On ne doit pas perdre de vue que « le meilleur moyen de se défendre, consiste à passer à l’offensive », attendu qu’au point de vue psychologique, l’assaillant croit pouvoir battre son adversaire, tandis que celui-ci craint d’être battu. Chaque fois que la réaction ne sera pas violente, l’action dominera toujours: c’est une générale qui s’applique en colombophilie comme ailleurs. D’après ce que nous avons appris un peu partout, nous pouvons affirmer que « Le Sport Colombophile » a mis beaucoup d’amateurs « en action », et que la lecture de la revue verte les a conduits fort loin en une couple d’années. A tel point que les plus grands champions des années précédentes, doivent abandonner maintenant leurs enjeux à cette troupe d’amateurs qui travaillent. Vous seriez renversés, si vous deviez connaître le nombre de champions réputés qui n’ont encore rien pu gagner cette année, ou qui ont même perdu de l’argent dans les concours. Et pourtant ce nombre est considérable. Ces champions ont été littéralement surpris par le progrès. Ils sont presque désespérés. Je pourrais vous citer de nombreux exemples.

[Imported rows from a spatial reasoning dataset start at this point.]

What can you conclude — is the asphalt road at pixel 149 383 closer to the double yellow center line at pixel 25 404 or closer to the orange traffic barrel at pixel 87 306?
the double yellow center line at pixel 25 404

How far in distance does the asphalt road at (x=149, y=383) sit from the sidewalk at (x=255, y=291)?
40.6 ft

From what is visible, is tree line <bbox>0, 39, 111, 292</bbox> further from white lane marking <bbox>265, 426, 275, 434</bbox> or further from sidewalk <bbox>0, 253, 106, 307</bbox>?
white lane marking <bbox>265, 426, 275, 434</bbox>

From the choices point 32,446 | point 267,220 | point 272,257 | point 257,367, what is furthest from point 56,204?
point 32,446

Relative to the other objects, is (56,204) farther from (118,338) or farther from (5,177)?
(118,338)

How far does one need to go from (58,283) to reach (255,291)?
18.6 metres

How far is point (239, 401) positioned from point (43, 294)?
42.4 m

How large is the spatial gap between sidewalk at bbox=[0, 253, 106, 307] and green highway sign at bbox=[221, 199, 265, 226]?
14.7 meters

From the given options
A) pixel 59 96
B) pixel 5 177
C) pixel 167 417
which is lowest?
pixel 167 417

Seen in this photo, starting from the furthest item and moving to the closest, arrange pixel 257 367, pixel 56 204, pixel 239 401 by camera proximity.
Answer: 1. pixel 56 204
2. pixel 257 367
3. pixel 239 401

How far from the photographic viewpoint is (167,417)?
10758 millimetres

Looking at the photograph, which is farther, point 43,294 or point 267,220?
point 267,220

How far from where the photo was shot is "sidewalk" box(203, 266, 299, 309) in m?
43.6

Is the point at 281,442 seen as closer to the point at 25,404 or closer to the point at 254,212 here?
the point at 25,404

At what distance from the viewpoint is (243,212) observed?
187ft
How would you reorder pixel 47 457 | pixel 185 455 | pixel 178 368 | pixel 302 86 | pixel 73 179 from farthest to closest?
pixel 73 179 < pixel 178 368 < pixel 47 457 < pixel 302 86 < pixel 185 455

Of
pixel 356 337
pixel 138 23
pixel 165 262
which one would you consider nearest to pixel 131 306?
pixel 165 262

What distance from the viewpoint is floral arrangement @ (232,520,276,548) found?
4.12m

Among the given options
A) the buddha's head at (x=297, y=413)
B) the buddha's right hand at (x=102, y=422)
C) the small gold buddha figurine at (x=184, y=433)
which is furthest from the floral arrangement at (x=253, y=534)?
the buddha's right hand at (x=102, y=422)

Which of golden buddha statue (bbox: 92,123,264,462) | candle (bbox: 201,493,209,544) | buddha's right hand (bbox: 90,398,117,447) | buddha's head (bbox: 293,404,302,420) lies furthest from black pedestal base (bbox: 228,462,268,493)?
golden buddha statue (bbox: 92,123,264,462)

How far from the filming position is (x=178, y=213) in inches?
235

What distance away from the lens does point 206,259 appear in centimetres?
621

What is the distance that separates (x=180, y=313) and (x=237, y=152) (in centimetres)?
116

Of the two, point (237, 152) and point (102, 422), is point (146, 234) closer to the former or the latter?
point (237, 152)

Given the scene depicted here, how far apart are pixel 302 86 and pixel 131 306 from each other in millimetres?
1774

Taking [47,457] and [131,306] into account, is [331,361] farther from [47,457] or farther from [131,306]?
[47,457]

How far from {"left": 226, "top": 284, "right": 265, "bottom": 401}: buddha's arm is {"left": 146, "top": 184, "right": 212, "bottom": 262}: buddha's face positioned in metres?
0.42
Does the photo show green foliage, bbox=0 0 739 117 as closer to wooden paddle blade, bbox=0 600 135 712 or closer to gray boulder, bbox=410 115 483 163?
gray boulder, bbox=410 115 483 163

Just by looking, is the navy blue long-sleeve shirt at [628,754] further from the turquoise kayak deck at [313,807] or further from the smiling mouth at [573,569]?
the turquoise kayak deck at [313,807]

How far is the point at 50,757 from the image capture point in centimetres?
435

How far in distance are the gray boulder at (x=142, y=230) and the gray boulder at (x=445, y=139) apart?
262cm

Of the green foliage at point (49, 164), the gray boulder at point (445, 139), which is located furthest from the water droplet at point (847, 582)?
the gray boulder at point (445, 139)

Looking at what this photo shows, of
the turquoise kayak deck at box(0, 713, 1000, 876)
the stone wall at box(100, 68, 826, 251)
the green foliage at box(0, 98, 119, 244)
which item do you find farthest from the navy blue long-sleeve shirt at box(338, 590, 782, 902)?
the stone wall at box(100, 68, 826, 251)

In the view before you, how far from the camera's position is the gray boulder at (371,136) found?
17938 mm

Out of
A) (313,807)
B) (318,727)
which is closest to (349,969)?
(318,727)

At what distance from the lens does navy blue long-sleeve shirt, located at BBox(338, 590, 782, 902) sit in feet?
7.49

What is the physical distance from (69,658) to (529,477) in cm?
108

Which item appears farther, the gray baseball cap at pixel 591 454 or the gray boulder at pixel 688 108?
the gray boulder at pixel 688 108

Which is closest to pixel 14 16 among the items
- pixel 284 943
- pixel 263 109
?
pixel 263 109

J’en choisirai un entre cent. Lorsque j’arrivai, la semaine dernière, au colombier d’un des plus grands champions du pays, j’ai été surpris de voir combien les pigeons étaient mal soignés. Comme je lui en faisais la remarque, il me répondit: « C’est ainsi que j’ai toujours fait et chaque année, j’ai gagné beaucoup d’argent. Mais à vrai dire, j’en ai déjà perdu pas mal cette année ! A quoi cela tiendrait-il ? » Telles sont, exactement reproduites, les paroles qu’il a prononcées et voici ce que j’y ai répondu: « Auparavant, la colombophilie était un jeu d’enfant. On gagnait toujours quand on avait de bons pigeons, mais maintenant il faut que ces pigeons soient en grande forme pour pouvoir encore gagner quelque chose, et cette forme, vous ne pouvez l’amener au colombier, parce que vous soignez mal. D’autres vous battent avec des pigeons inférieurs, mais mieux en forme ! » Hélas ! Des as, il y en avait dans ce pigeonnier, assez pour écrabouiller toute une ville, mais l’amateur lui-même n’était plus un as pour les soigner. Sa femme assistait à notre entretien et savez-vous ce qu’elle a répondu, sincèrement et spontanément: « Oui, Monsieur, je le lui ai déjà dit. Nous perdons de l’argent avec de bons pigeons, parce que les autres soignent mieux leurs oiseaux. Ici, les amateurs courent avec leur revue verte en poche… et ceux qui suivent les conseils de cette revue, nous battent ! » Ce que je vous rapporte ici, chers lecteurs, est la pure vérité. Je ne veux pas prétendre que notre système soit le seul bon, mais j’affirme simplement que l’amateur doit, actuellement, voler aussi vite que ses pigeons… mieux qu’il doit les dépasser ! Une petite erreur dans les soins à donner aux pigeons, une petite faute au colombier, suffit pour récolter des brosses aux concours.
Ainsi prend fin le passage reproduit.